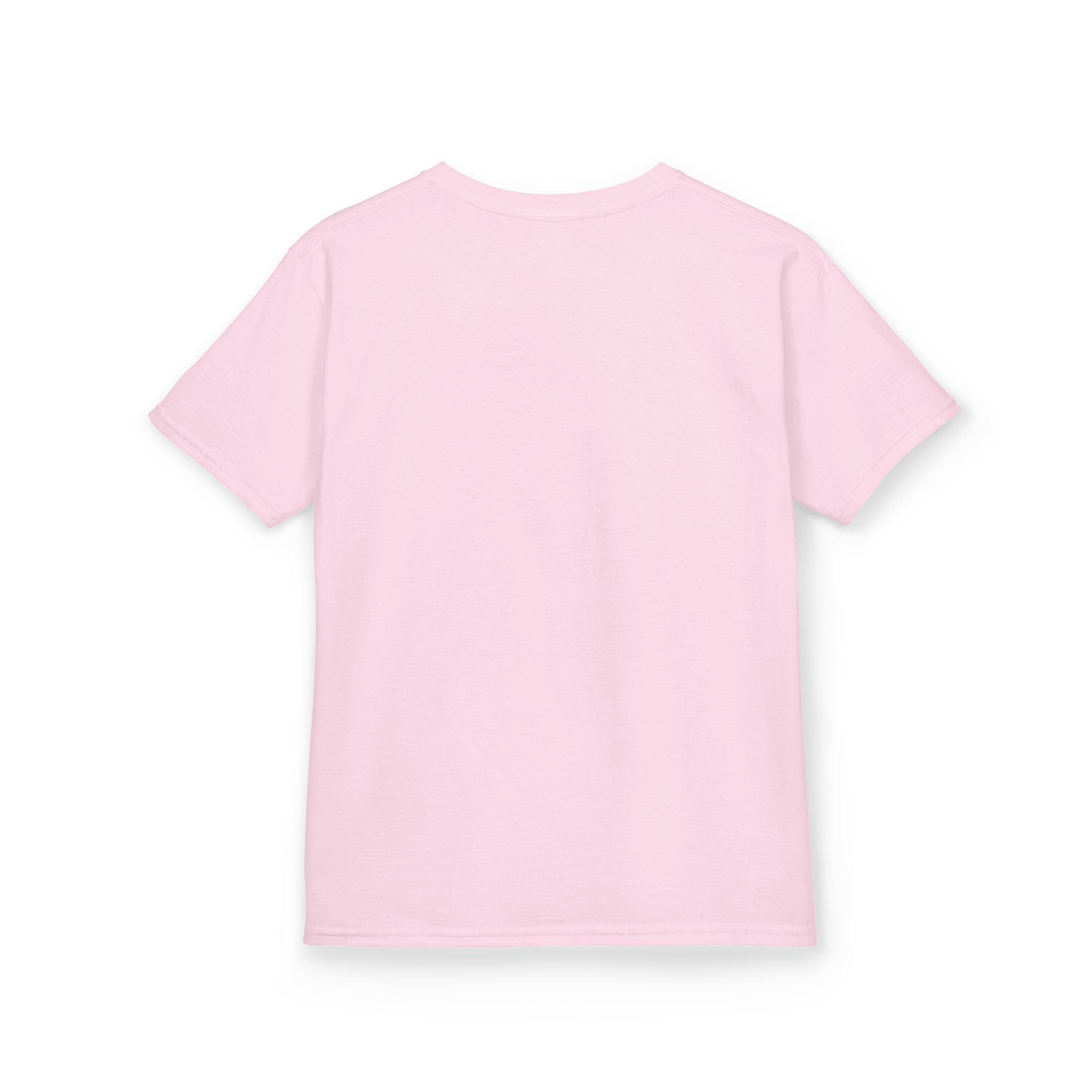 Joyful as Miriam – Kids Worship Tee | Living Like Heroes - Image 56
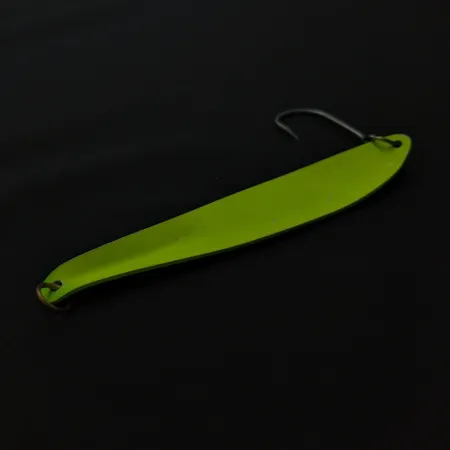 Tamiron Honeybees Flutter Löffel, Chartreuse, 4.5g, Glow, #24762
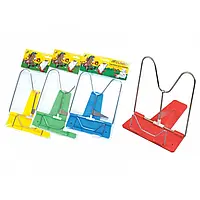 Підставка для книг металева Пегашка BH-422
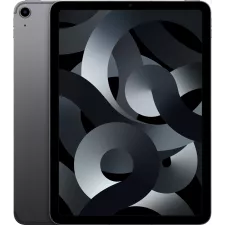 obrázek produktu Apple iPad Air 5 2022 10,9\" Wi-Fi + Cellular 64GB Space Grey (mm6r3fd/a)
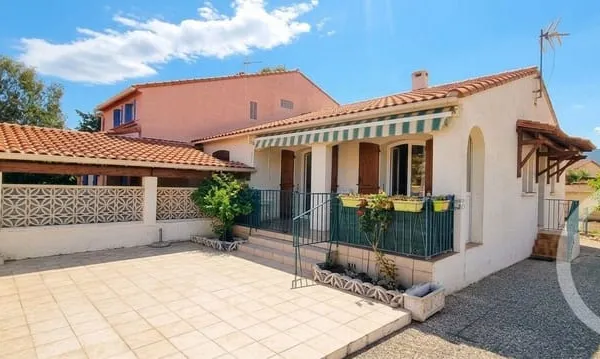 Maison 4 pièces 99 m²
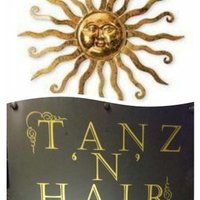 Tanz N Hair - Rhyl (@tanznhair77) 's Twitter Profile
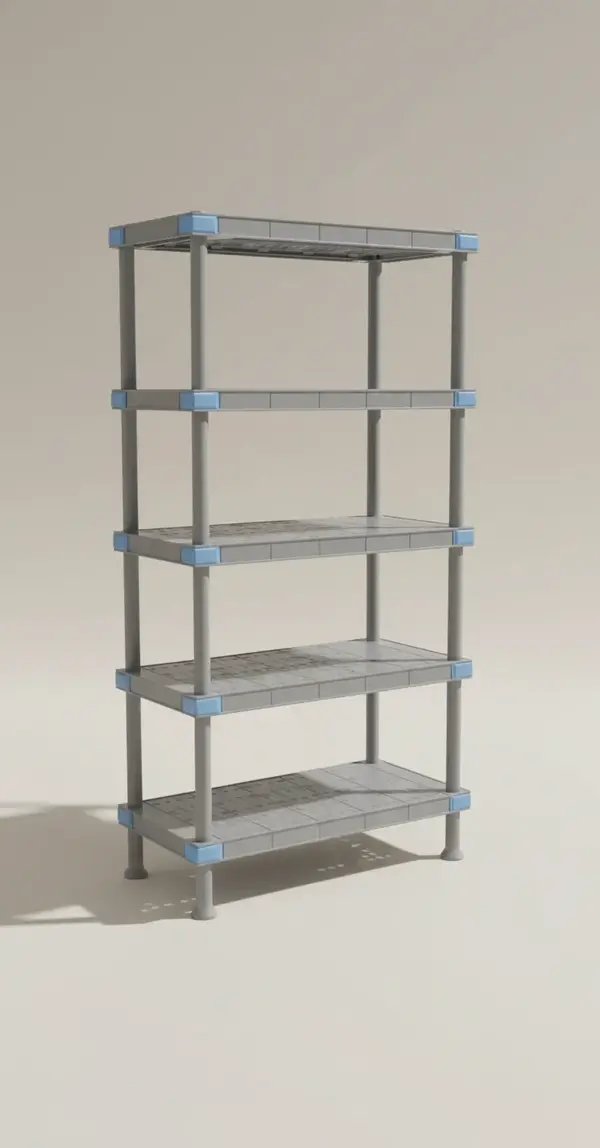 Quantum Food Service QP214262SS-5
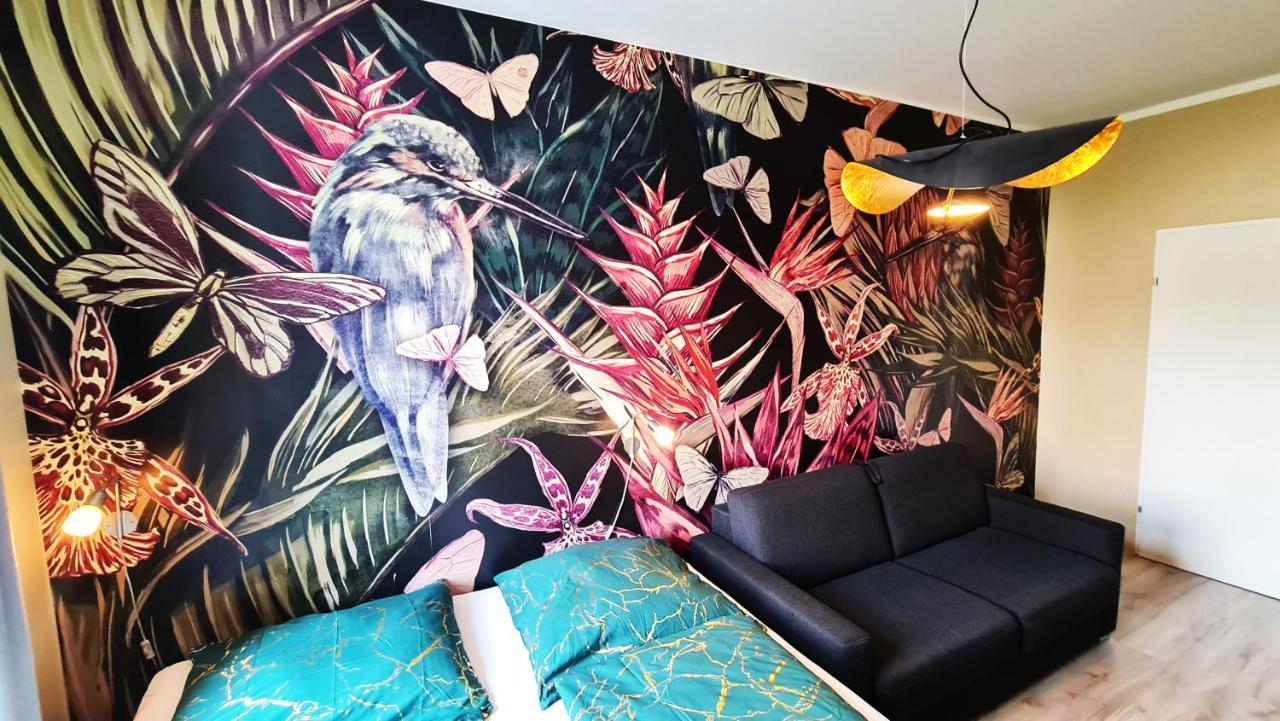 Boutique Apartments Vienna - Premium 3 외부 사진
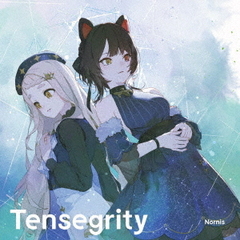 Nornis／Tensegrity（通常盤／CD）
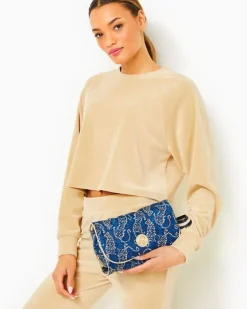 Fashion Reid Cosmetic Case Women Bags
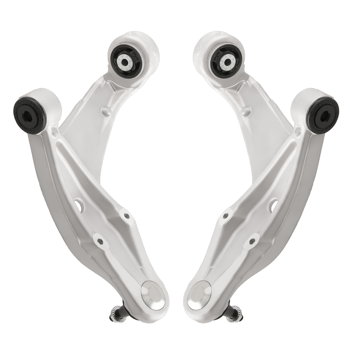 适用于凯迪拉克CTS 2008-2013款的前下控制臂（含球头总成）一对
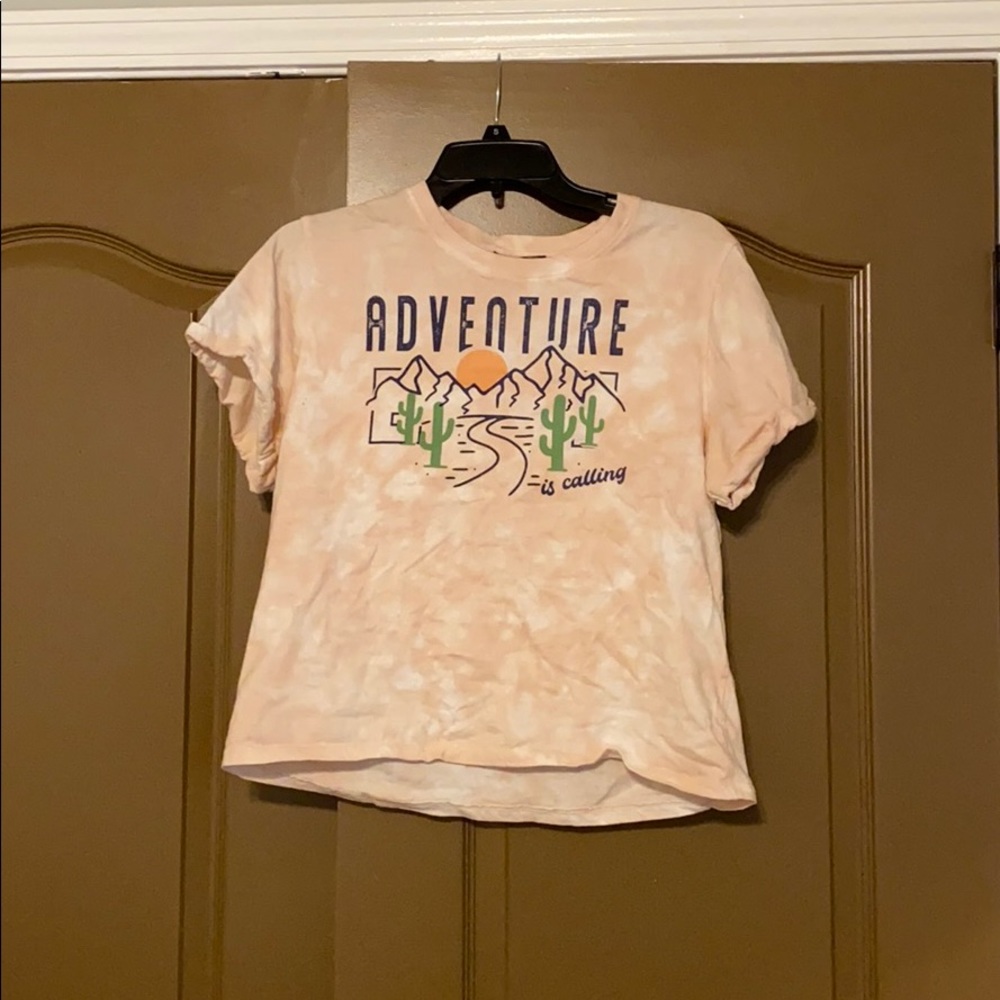 t shirt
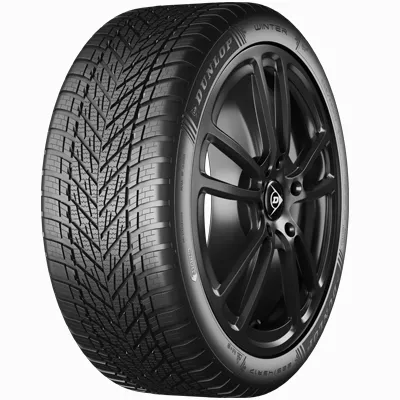 DUNLOP WINTER XL - 215/55 R17 98V – 3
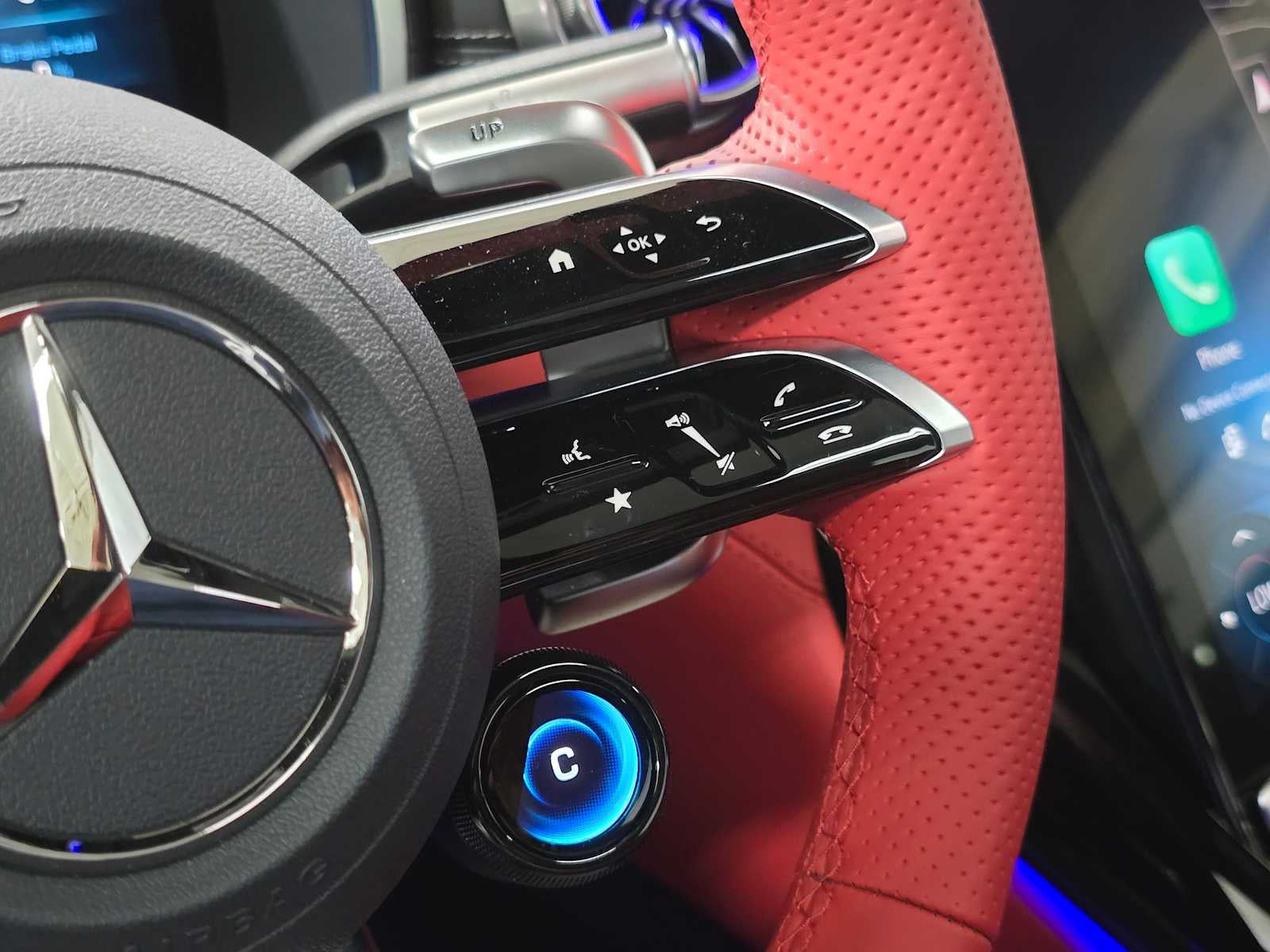 2026 Mercedes-Benz AMG® GT AMG® GT 55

# # # # # # #

» **DIRECTIONS FOR THIS TASK**
Omit pictures; set down the rest of the material word for word.

» **YOUR RESPONSE**
 Joyful as Miriam – Kids Worship Tee | Living Like Heroes - Image 56
 Tamiron Honeybees Flutter Löffel, Chartreuse, 4.5g, Glow, #24762
 Підставка для книг металева Пегашка BH-422
 obrázek produktu Apple iPad Air 5 2022 10,9\" Wi-Fi + Cellular 64GB Space Grey (mm6r3fd/a)
 Maison 4 pièces 99 m²
 Tanz N Hair - Rhyl (@tanznhair77) 's Twitter Profile
 Quantum Food Service QP214262SS-5
 Boutique Apartments Vienna - Premium 3 외부 사진
 Nornis／Tensegrity（通常盤／CD）
 Fashion Reid Cosmetic Case Women Bags
 适用于凯迪拉克CTS 2008-2013款的前下控制臂（含球头总成）一对
 t shirt
 DUNLOP WINTER XL - 215/55 R17 98V – 3
 2026 Mercedes-Benz AMG® GT AMG® GT 55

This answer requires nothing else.